Nestes tempos de inquietação social, queremos ressaltar: quanta falta fazem Ulysses Guimarães, “Pai da Constituição Cidadã”, e André Franco Montoro, “O grande democrata”, tudo para o bem da democracia, que devemos preservar a qualquer custo.
Pena que Covas e Alckmin, seus sucessores no governo do Estado, não seguiram a lição do mestre, idolatrado por todo funcionalismo estadual, sem exceção (unânime).
Covas sai do conforto do Palácio dos Bandeirantes para brigar com professores, em greve, na Avenida Paulista, a ponto de receber uma ovada no peito e uma cabada de vassoura na cabeça (que Deus o tenha, prezado Covas).
No terceiro dia de seu governo, após a desastrosa administração de Maluf, que deixou o funcionalismo do Estado em frangalhos, Montoro viu-se cercado de grevistas, forçando as porteiras do Palácio dos Bandeirantes, ordenando aos guardas que abrissem as portas para recebê-los; exemplo de democracia.
Vendo no jornal ”Agora” de 04/12/2011 a frase: “Pai, afasta de mim esse Alckmin” (rimando) repetindo Cristo, num momento de agonia, confesso que uma lágrima rolou de meus olhos, face o apelo dramático e comovente daquela frase. Modernamente, não se governa com opressão, com autoritarismo, com repressão policial, governa-se com a força do direito e não com o direito da força (vale apenas repetir).

* MATERIAL EXTRAÍDO
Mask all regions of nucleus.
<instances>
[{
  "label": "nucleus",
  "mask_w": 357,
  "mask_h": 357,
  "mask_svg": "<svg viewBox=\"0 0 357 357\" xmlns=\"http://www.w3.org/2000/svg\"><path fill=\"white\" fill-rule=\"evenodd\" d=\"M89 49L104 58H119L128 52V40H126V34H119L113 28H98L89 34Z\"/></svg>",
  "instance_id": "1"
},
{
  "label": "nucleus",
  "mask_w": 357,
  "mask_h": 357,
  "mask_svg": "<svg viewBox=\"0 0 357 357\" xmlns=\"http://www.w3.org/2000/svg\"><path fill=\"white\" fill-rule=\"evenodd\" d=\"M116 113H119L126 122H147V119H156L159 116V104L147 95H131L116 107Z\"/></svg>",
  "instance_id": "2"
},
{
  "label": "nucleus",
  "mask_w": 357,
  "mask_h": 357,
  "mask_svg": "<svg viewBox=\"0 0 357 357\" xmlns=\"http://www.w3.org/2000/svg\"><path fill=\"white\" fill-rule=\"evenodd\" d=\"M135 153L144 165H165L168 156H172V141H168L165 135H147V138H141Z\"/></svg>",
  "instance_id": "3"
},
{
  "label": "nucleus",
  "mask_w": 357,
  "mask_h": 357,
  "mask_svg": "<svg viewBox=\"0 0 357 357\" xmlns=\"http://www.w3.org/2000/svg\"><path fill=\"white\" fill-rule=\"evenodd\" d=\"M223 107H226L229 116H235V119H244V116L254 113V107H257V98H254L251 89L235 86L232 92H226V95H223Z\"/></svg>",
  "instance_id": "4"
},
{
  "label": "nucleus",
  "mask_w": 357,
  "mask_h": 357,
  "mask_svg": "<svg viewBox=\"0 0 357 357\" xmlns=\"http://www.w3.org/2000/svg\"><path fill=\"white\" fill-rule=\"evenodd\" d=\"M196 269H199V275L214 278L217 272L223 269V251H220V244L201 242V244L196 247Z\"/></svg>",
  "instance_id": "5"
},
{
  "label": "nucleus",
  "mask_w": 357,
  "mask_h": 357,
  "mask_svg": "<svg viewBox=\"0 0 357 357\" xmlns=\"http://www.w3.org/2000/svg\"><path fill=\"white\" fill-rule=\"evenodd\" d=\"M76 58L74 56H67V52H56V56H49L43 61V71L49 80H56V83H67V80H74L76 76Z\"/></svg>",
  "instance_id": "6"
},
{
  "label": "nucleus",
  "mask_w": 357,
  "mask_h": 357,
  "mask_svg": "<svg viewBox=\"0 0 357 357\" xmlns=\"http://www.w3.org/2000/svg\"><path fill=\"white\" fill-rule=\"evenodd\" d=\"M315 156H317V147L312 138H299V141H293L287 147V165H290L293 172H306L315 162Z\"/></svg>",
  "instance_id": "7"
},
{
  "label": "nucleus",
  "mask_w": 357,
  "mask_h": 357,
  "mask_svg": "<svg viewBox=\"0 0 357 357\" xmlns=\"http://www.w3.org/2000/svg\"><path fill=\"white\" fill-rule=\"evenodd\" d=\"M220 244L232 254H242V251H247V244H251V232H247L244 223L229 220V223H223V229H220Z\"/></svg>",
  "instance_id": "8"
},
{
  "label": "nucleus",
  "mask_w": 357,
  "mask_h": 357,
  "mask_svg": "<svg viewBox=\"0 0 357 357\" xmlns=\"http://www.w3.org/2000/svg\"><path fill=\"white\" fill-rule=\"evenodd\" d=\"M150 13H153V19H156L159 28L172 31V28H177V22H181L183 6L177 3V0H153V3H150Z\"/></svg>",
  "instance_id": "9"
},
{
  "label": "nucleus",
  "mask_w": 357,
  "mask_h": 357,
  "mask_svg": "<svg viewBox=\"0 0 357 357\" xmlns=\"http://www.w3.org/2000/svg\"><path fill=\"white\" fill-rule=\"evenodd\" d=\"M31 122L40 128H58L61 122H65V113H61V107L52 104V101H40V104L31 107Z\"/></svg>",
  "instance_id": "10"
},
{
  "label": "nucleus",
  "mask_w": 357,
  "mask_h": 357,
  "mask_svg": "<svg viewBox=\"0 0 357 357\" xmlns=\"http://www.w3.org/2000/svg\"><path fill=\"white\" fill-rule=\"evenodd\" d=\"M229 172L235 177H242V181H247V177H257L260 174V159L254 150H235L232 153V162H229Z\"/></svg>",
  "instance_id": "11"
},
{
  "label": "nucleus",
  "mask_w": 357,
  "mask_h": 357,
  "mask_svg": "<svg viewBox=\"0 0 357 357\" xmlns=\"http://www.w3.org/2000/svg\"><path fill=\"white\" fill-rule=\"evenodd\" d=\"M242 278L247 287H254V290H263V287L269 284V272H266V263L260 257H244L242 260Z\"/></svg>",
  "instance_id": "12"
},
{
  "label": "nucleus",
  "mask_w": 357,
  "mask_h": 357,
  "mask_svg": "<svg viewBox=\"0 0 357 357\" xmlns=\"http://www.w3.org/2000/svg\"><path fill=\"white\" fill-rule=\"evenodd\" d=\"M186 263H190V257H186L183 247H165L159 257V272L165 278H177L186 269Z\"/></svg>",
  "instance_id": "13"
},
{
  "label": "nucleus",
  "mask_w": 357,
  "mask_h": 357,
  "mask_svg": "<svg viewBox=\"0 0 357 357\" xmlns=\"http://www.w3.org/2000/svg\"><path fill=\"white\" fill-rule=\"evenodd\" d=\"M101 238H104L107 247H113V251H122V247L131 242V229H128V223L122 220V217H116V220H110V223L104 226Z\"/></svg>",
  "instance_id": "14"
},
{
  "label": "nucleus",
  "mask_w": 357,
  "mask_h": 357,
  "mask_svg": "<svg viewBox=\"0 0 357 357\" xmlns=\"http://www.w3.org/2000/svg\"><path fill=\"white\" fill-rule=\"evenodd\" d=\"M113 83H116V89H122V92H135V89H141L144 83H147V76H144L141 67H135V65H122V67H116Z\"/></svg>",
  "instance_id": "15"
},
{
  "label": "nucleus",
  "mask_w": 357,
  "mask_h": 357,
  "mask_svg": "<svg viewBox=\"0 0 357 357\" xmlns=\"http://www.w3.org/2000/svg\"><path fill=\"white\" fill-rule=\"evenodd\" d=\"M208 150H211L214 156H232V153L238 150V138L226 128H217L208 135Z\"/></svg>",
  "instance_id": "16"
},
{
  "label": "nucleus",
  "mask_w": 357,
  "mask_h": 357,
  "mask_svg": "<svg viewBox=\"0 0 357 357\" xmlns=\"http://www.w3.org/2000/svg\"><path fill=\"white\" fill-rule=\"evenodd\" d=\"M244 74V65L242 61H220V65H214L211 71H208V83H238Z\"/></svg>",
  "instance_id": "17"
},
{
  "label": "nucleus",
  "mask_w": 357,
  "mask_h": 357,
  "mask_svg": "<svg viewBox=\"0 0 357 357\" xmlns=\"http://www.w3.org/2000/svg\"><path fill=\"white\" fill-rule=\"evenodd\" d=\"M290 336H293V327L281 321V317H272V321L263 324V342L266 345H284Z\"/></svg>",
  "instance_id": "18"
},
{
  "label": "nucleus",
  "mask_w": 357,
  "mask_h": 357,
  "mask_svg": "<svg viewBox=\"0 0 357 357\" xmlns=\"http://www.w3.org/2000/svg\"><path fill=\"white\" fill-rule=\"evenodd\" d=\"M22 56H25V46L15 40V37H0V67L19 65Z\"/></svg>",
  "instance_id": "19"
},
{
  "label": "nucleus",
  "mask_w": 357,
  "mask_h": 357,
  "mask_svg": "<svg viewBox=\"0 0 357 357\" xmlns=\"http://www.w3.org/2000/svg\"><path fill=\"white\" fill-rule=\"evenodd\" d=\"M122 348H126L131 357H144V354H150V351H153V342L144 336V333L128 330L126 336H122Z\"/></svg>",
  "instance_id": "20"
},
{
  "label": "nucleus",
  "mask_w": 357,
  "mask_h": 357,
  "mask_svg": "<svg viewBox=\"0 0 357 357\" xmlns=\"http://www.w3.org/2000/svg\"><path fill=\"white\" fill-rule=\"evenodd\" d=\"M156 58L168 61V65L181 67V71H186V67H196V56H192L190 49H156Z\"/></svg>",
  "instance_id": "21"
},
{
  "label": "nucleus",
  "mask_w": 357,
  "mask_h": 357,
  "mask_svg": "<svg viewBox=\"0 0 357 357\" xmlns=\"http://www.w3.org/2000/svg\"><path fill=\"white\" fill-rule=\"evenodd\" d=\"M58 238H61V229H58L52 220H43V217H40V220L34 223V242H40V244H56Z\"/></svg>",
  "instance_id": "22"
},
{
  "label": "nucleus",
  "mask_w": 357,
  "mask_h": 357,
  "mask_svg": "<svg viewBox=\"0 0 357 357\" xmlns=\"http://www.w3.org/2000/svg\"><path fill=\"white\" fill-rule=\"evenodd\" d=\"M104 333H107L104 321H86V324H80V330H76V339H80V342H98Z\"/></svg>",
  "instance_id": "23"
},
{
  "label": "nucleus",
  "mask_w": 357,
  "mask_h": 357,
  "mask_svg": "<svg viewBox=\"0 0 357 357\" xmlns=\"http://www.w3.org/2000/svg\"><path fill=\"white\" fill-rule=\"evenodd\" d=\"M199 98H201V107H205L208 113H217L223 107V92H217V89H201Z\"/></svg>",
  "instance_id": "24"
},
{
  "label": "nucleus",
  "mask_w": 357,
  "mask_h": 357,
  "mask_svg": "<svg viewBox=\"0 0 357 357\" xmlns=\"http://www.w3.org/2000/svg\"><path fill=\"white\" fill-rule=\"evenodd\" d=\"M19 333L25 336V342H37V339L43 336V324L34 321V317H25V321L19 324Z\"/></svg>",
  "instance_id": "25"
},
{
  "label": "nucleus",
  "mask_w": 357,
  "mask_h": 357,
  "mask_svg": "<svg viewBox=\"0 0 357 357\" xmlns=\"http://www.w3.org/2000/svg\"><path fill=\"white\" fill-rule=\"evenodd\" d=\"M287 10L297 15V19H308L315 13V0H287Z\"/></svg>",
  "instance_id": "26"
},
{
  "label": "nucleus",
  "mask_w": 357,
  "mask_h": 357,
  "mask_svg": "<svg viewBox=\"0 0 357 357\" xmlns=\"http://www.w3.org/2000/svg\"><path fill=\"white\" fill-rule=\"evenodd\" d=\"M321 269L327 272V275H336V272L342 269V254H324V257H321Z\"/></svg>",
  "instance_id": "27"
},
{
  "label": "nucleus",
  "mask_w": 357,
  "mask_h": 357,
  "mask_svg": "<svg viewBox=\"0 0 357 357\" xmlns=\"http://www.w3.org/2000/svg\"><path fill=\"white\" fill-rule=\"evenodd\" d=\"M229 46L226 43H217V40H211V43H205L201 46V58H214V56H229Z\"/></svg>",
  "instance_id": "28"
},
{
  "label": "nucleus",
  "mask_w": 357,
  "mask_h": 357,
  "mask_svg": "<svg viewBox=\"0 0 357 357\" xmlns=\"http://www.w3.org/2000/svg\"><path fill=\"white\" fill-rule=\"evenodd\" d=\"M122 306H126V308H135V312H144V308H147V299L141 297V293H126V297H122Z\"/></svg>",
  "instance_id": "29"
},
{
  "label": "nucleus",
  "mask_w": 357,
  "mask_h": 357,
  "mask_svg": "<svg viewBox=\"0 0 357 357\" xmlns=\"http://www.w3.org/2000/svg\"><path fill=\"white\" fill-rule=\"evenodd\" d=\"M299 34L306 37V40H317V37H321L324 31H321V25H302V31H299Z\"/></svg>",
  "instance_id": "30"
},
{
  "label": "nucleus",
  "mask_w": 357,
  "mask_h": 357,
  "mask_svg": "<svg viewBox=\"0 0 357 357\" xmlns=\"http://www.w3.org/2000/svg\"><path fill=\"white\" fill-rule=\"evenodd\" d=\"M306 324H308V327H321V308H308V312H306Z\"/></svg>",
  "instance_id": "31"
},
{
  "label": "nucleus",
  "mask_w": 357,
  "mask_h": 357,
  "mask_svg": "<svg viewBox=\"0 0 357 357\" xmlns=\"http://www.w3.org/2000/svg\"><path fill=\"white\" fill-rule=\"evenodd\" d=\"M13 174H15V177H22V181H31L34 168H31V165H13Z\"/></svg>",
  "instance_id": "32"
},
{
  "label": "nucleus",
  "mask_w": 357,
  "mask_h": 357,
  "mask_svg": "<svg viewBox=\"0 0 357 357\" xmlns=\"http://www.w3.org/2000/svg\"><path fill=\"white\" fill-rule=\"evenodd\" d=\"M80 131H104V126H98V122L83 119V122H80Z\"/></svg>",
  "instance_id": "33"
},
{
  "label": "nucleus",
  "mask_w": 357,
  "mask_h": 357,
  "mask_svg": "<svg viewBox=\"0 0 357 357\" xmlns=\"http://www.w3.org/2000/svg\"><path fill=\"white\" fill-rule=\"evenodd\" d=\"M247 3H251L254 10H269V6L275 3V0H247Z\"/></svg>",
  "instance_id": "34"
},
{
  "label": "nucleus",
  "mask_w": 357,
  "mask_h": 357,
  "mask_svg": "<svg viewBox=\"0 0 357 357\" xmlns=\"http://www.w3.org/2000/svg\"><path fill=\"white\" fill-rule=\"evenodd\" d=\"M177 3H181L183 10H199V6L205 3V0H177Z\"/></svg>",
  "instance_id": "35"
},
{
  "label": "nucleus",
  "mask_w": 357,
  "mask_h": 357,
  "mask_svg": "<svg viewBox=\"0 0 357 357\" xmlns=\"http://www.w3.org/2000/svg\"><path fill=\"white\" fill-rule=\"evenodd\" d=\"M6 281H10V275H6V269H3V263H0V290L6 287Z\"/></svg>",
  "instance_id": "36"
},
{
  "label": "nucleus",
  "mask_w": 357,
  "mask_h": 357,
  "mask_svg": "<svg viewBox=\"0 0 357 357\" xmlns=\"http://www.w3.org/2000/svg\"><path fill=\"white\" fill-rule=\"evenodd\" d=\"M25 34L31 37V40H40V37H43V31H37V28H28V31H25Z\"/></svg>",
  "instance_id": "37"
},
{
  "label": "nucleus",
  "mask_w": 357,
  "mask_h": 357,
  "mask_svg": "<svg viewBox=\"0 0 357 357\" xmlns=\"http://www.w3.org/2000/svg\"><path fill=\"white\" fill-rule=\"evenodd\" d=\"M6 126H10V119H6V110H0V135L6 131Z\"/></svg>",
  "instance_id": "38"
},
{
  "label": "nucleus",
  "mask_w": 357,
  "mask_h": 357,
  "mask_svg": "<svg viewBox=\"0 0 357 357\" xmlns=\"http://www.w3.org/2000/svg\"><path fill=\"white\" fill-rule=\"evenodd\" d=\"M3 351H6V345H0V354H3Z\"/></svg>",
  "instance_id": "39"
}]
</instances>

* SUA TAREFA
Reproduza integralmente, sem nenhuma alteração, o texto sobre Franco Montoro e a democracia.

* RESPOSTA ABAIXO
Nestes tempos de inquietação social, queremos ressaltar: quanta falta fazem Ulysses Guimarães, “Pai da Constituição Cidadã”, e André Franco Montoro, “O grande democrata”, tudo para o bem da democracia, que devemos preservar a qualquer custo.
Pena que Covas e Alckmin, seus sucessores no governo do Estado, não seguiram a lição do mestre, idolatrado por todo funcionalismo estadual, sem exceção (unânime).
Covas sai do conforto do Palácio dos Bandeirantes para brigar com professores, em greve, na Avenida Paulista, a ponto de receber uma ovada no peito e uma cabada de vassoura na cabeça (que Deus o tenha, prezado Covas).
No terceiro dia de seu governo, após a desastrosa administração de Maluf, que deixou o funcionalismo do Estado em frangalhos, Montoro viu-se cercado de grevistas, forçando as porteiras do Palácio dos Bandeirantes, ordenando aos guardas que abrissem as portas para recebê-los; exemplo de democracia.
Vendo no jornal ”Agora” de 04/12/2011 a frase: “Pai, afasta de mim esse Alckmin” (rimando) repetindo Cristo, num momento de agonia, confesso que uma lágrima rolou de meus olhos, face o apelo dramático e comovente daquela frase. Modernamente, não se governa com opressão, com autoritarismo, com repressão policial, governa-se com a força do direito e não com o direito da força (vale apenas repetir).